Bir mühendis olarak bu tür yorumları yazarken kendimi çift kişilikli gibi hissediyorum. Bu nedenle biraz da ölçüm değerlerinden bahsetmek istiyorum.
Frekans kapsaması 10 Hertzten 20,000 Hertze kadar -0.1/-.25dB, 75KHz te -3dB değişme gösteriyor.
6 ohm yük ile %1 distorsiyon için 1KHz te 12Wrms, %3 distorsiyon için 26Wrms çıkış gücü alınabiliyor. 35 watlık çıkışı sinyal tepelerden kesilmeye başladığında almak mümkün oluyor.
20Hertzte 1Watt çıkışta bozulma (THD) %1.8. İdealde çok yüksek bir değer olmasına karşın single ended ampliler için çok iyi bir değer.
Yukarıdaki grafik: 40 Hertz 1 Watta bozulma %1 in altına, 100Hz te ise % 0.6 altına düşüyor. Bu single ended trafo çıkışının karakteristik özelliği.
Üst soldaki grafik, 1Watt güçte 1KHz lik bir sinyal ile oluşan bozulma seviyesi %0.08 in altınd. Üst sağdaki grafik; 1Watt çıkışta 19KHz ve 20KHz sinyallerden oluşan intermodülasyon bozulması %0.1 altında.

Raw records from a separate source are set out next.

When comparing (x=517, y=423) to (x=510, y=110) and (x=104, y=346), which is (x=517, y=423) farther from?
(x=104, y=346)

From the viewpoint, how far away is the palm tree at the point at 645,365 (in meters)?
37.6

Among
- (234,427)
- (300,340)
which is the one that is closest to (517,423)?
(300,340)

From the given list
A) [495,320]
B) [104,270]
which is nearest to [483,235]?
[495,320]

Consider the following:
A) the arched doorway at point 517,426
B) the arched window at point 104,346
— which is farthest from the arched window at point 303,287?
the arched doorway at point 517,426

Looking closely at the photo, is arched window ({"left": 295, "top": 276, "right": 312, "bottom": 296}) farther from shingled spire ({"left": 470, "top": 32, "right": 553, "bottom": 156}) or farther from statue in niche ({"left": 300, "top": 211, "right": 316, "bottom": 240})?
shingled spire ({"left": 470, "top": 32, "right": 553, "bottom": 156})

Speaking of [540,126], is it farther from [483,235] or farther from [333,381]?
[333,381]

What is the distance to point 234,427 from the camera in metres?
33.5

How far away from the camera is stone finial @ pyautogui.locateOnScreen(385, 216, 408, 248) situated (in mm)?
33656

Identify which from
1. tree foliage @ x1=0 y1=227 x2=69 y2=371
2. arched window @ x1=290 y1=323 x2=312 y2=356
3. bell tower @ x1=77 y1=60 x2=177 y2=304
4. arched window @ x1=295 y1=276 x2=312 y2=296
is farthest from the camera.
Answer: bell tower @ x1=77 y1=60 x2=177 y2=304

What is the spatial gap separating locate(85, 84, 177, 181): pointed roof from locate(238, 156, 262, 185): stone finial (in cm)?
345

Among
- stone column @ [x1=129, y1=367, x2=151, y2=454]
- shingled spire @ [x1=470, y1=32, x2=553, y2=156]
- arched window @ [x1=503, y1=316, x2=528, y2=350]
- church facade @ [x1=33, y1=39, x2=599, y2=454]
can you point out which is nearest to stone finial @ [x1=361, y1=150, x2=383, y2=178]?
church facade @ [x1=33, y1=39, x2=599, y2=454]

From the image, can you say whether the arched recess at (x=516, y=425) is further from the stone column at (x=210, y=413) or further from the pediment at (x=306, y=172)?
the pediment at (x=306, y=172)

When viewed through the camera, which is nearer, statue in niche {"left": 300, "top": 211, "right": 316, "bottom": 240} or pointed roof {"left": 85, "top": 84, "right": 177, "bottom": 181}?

Üst sol: 10watt çıkışta oluşan inter modülasyon bozulması %0.3 altında. Üst sağ: Gürültü seviyesi 1Wattlık sinyale göre A filtiresi (sarı) ile 77dB, filtiresiz (mor) ölçüldüğünde 70dB cıvarında. Çok mükemmel değerler olmamakla birlikte 50 hertz şebeke gürültüsü çok belirgin değil. 91dB hasasiyette bir hoparlörün dibinde dahi duymak kolay olmuyor.
Bu değerleri Stereophile dergisinde yapılan detaylı testler ile karşılaştırdığınızda çok iyi sonuçlar olduklarını görebilirsiniz.
Son söz olarak single ended amfilerin herkese uygun olmadığını unutulmamamız gerekir.